DATA SHOWN:
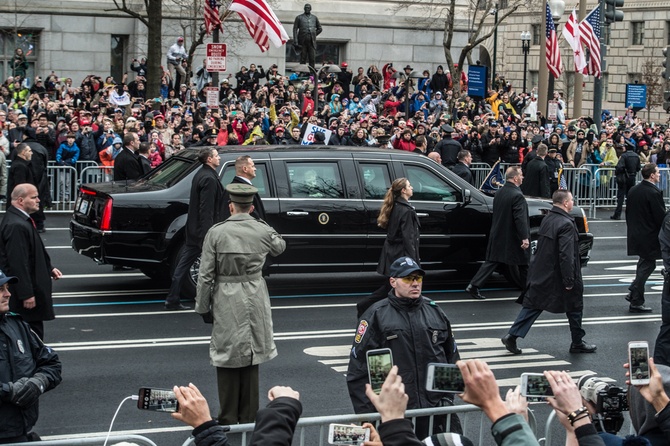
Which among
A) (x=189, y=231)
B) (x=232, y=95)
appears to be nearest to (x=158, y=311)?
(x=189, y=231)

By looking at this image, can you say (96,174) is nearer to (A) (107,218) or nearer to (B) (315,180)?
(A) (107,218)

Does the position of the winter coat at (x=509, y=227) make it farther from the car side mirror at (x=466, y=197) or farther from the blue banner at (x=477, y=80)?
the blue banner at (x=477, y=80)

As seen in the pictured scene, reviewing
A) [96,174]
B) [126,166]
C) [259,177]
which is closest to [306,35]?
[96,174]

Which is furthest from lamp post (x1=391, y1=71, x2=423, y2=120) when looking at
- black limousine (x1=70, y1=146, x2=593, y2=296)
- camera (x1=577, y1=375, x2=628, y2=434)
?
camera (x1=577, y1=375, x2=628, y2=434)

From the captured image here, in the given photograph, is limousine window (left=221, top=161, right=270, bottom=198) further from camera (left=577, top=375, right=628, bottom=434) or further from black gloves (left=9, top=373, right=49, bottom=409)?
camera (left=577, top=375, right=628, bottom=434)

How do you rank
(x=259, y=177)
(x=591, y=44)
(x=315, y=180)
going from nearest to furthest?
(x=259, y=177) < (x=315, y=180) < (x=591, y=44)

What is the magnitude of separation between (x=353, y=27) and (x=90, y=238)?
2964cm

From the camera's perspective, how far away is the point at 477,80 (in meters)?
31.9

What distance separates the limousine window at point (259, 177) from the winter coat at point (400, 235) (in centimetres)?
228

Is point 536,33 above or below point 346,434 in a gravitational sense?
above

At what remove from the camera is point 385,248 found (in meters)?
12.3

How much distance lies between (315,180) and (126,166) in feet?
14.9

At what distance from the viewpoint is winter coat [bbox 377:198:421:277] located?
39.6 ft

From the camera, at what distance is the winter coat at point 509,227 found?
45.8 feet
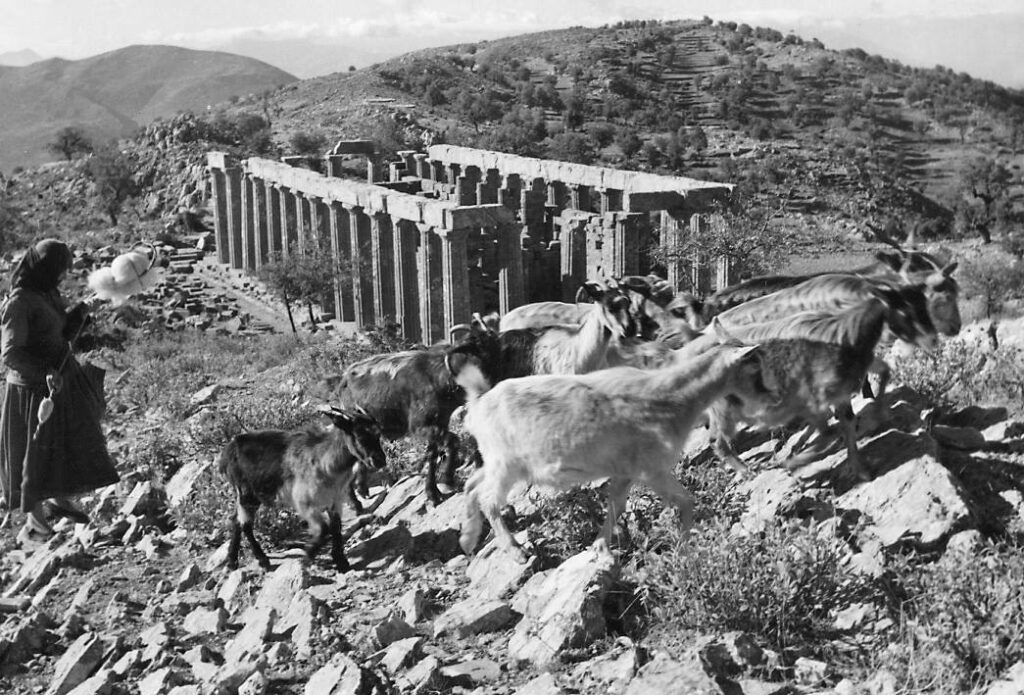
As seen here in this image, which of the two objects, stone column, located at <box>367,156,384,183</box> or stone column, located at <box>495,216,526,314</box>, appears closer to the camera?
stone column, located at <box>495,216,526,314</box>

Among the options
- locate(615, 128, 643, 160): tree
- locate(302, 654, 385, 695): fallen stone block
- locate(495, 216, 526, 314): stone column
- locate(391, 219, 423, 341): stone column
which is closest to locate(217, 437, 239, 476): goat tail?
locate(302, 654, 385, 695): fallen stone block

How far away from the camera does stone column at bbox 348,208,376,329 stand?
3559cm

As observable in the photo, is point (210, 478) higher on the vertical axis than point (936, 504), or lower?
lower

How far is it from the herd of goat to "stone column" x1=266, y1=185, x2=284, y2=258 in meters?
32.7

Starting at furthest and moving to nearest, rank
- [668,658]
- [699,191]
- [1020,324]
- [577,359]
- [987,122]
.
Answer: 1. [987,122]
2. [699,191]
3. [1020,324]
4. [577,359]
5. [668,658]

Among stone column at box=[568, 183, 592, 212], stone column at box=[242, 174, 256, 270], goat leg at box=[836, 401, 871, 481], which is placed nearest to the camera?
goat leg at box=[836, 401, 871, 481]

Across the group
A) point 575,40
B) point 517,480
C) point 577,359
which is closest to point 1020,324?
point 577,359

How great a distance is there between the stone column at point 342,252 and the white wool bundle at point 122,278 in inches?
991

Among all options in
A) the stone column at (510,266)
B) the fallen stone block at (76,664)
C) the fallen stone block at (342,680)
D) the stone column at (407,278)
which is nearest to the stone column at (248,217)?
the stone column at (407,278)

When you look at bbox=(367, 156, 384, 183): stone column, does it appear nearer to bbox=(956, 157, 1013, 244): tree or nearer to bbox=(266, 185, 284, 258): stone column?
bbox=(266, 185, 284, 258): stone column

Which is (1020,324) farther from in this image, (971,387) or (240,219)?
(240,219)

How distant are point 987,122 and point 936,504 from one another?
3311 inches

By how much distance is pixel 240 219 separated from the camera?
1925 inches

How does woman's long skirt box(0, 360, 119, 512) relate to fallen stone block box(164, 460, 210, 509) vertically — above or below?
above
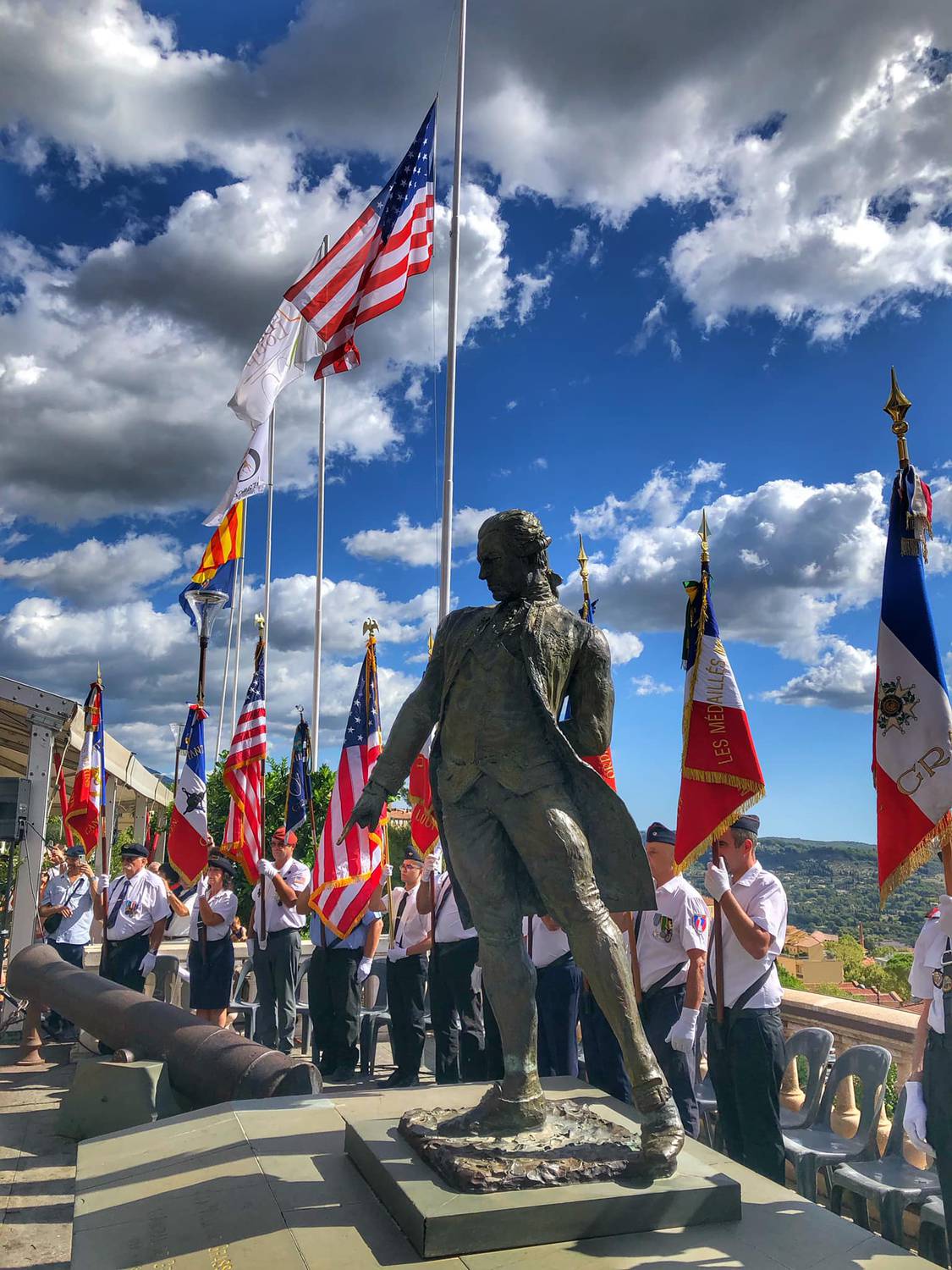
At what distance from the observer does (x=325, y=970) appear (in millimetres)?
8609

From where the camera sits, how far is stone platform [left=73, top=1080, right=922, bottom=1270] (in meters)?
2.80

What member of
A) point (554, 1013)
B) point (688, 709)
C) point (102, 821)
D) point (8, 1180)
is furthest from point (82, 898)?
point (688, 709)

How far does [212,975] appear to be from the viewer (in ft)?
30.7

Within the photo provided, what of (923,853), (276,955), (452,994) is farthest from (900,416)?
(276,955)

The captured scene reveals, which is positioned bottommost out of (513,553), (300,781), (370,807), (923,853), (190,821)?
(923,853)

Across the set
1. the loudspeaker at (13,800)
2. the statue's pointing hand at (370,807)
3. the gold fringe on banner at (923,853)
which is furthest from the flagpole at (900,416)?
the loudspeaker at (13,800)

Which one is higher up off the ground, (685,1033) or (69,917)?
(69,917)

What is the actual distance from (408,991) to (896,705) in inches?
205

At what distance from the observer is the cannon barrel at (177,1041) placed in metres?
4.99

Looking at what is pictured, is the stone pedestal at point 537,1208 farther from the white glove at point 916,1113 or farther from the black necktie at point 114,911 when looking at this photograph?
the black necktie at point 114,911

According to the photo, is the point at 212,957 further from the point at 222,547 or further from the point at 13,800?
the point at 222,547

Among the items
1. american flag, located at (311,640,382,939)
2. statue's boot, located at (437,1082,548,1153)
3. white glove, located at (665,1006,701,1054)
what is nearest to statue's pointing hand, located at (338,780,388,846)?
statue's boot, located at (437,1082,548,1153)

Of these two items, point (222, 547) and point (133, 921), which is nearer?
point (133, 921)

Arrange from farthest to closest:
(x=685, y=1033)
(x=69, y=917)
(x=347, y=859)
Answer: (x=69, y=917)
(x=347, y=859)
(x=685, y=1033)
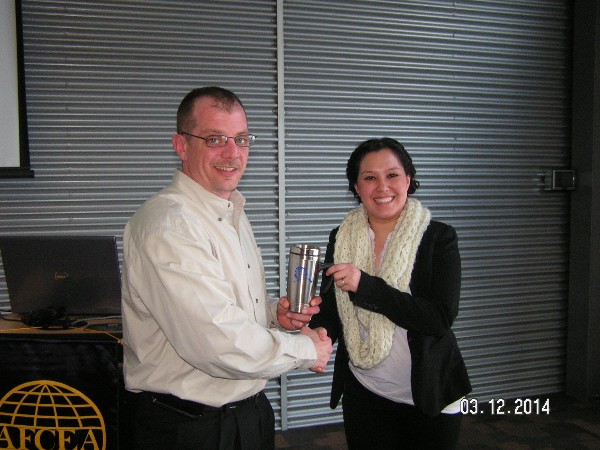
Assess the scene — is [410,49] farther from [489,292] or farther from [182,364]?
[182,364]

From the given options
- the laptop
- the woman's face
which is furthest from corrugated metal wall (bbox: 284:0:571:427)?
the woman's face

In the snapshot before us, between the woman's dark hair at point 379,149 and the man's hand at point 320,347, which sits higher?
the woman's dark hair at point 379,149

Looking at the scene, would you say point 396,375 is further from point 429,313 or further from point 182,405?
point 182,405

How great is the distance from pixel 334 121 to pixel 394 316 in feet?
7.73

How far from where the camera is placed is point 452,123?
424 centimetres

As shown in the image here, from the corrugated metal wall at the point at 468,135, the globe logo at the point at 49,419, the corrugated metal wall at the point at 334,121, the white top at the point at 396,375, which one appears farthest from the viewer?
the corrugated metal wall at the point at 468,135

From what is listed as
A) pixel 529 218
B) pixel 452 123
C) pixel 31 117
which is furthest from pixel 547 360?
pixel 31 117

TASK DETAILS: Keep the pictures out of your copy, and repeat every entry above exactly.

WORKED ANSWER:
Which among
A) (x=189, y=231)
B) (x=232, y=95)
appears to be nearest to (x=158, y=311)?
(x=189, y=231)

By looking at this image, can you say (96,174) is nearer to (A) (107,218) or nearer to (B) (315,180)?
(A) (107,218)

Does the position of the winter coat at (x=509, y=227) make it farther from the car side mirror at (x=466, y=197) or farther from the blue banner at (x=477, y=80)?
the blue banner at (x=477, y=80)

As seen in the pictured scene, reviewing
A) [96,174]
B) [126,166]
C) [259,177]
which is closest to [306,35]?
[96,174]

Which is furthest from lamp post (x1=391, y1=71, x2=423, y2=120) when looking at
- black limousine (x1=70, y1=146, x2=593, y2=296)
- camera (x1=577, y1=375, x2=628, y2=434)
?
camera (x1=577, y1=375, x2=628, y2=434)

From the captured image here, in the given photograph, is limousine window (left=221, top=161, right=270, bottom=198) further from camera (left=577, top=375, right=628, bottom=434) or further from black gloves (left=9, top=373, right=49, bottom=409)?
camera (left=577, top=375, right=628, bottom=434)

How do you rank
(x=259, y=177)
(x=591, y=44)
(x=315, y=180)
going from nearest to furthest?
(x=259, y=177) < (x=315, y=180) < (x=591, y=44)

What is the magnitude of separation between (x=353, y=27) and (x=90, y=238)?
2964cm

From the camera's perspective, how far away is the point at 477,80 (in meters)?
31.9

What distance separates the limousine window at point (259, 177) from the winter coat at point (400, 235) (in centimetres)?
228

Is point 536,33 above or below point 346,434 in a gravitational sense?
above

At what remove from the camera is point 385,248 found (in meters)?
12.3

How much distance lies between (315,180) and (126,166) in feet?
14.9

At what distance from the viewpoint is winter coat [bbox 377:198:421:277] located?
39.6 ft

From the camera, at what distance is the winter coat at point 509,227 found?
45.8 feet
As seen here in this image, which of the two objects, stone column, located at <box>367,156,384,183</box> or stone column, located at <box>495,216,526,314</box>, appears closer to the camera?
stone column, located at <box>495,216,526,314</box>

Among the options
- locate(615, 128, 643, 160): tree
- locate(302, 654, 385, 695): fallen stone block
- locate(495, 216, 526, 314): stone column
- locate(391, 219, 423, 341): stone column
which is closest to locate(217, 437, 239, 476): goat tail?
locate(302, 654, 385, 695): fallen stone block

How far away from the camera does stone column at bbox 348,208,376,329 stand?
3559cm

As observable in the photo, is point (210, 478) higher on the vertical axis than point (936, 504), or lower?
lower

How far is it from the herd of goat to "stone column" x1=266, y1=185, x2=284, y2=258 in meters?
32.7

Starting at furthest and moving to nearest, rank
- [668,658]
- [699,191]
- [1020,324]
- [577,359]
- [987,122]
.
Answer: 1. [987,122]
2. [699,191]
3. [1020,324]
4. [577,359]
5. [668,658]

Among stone column at box=[568, 183, 592, 212], stone column at box=[242, 174, 256, 270], goat leg at box=[836, 401, 871, 481], which is placed nearest to the camera?
goat leg at box=[836, 401, 871, 481]

Across the group
A) point 575,40
B) point 517,480
C) point 577,359
which is closest to point 1020,324?
point 577,359

How great a distance is there between the stone column at point 342,252 and the white wool bundle at point 122,278 in inches?
991

Among all options in
A) the stone column at (510,266)
B) the fallen stone block at (76,664)
C) the fallen stone block at (342,680)
D) the stone column at (407,278)
which is nearest to the stone column at (248,217)?
the stone column at (407,278)

When you look at bbox=(367, 156, 384, 183): stone column, does it appear nearer to bbox=(956, 157, 1013, 244): tree or nearer to bbox=(266, 185, 284, 258): stone column?
bbox=(266, 185, 284, 258): stone column

Which is (1020,324) farther from in this image, (971,387) or (240,219)?
(240,219)

How distant are point 987,122 and point 936,504 from one another?
3311 inches

By how much distance is pixel 240 219 separated from the camera?
1925 inches

How does woman's long skirt box(0, 360, 119, 512) relate to fallen stone block box(164, 460, 210, 509) vertically — above or below?
above
At what distance from the observer does (x=325, y=970) appear (in millimetres)?
8609

From where the camera sits, how far is stone platform [left=73, top=1080, right=922, bottom=1270] (in meters)?
2.80

What member of
A) point (554, 1013)
B) point (688, 709)
C) point (102, 821)
D) point (8, 1180)
is furthest from point (82, 898)?
point (688, 709)

How far does [212,975] appear to be from the viewer (in ft)?
30.7

Within the photo provided, what of (923,853), (276,955), (452,994) is farthest from (900,416)?
(276,955)

The captured scene reveals, which is positioned bottommost out of (513,553), (300,781), (370,807), (923,853), (190,821)?
(923,853)

Across the set
1. the loudspeaker at (13,800)
2. the statue's pointing hand at (370,807)
3. the gold fringe on banner at (923,853)
which is furthest from the flagpole at (900,416)?
the loudspeaker at (13,800)

Which one is higher up off the ground, (685,1033) or (69,917)?
(69,917)

What is the actual distance from (408,991) to (896,705) in inches?
205

At what distance from the observer is the cannon barrel at (177,1041) placed in metres?
4.99

Looking at what is pictured, is the stone pedestal at point 537,1208 farther from the white glove at point 916,1113 or farther from the black necktie at point 114,911 when looking at this photograph?
the black necktie at point 114,911

According to the photo, is the point at 212,957 further from the point at 222,547 or further from the point at 13,800?
the point at 222,547

Among the items
1. american flag, located at (311,640,382,939)
2. statue's boot, located at (437,1082,548,1153)
3. white glove, located at (665,1006,701,1054)
what is nearest to statue's pointing hand, located at (338,780,388,846)?
statue's boot, located at (437,1082,548,1153)

Of these two items, point (222, 547) and point (133, 921), which is nearer?
point (133, 921)

Arrange from farthest to closest:
(x=685, y=1033)
(x=69, y=917)
(x=347, y=859)
Answer: (x=69, y=917)
(x=347, y=859)
(x=685, y=1033)
Assess the scene — is [410,49] farther from [489,292] or farther from [182,364]?
[182,364]

From the given options
- the laptop
- the woman's face
which is furthest from corrugated metal wall (bbox: 284:0:571:427)?
the woman's face

In the snapshot before us, between the woman's dark hair at point 379,149 and the man's hand at point 320,347, which sits higher?
the woman's dark hair at point 379,149

Looking at the scene, would you say point 396,375 is further from point 429,313 or further from point 182,405?
point 182,405

How great is the distance from pixel 334 121 to pixel 394 316 in feet?
7.73

How far from where the camera is placed is point 452,123?
424 centimetres

As shown in the image here, from the corrugated metal wall at the point at 468,135, the globe logo at the point at 49,419, the corrugated metal wall at the point at 334,121, the white top at the point at 396,375, which one appears farthest from the viewer?
the corrugated metal wall at the point at 468,135

From what is listed as
A) pixel 529 218
B) pixel 452 123
C) pixel 31 117
which is furthest from pixel 547 360?
pixel 31 117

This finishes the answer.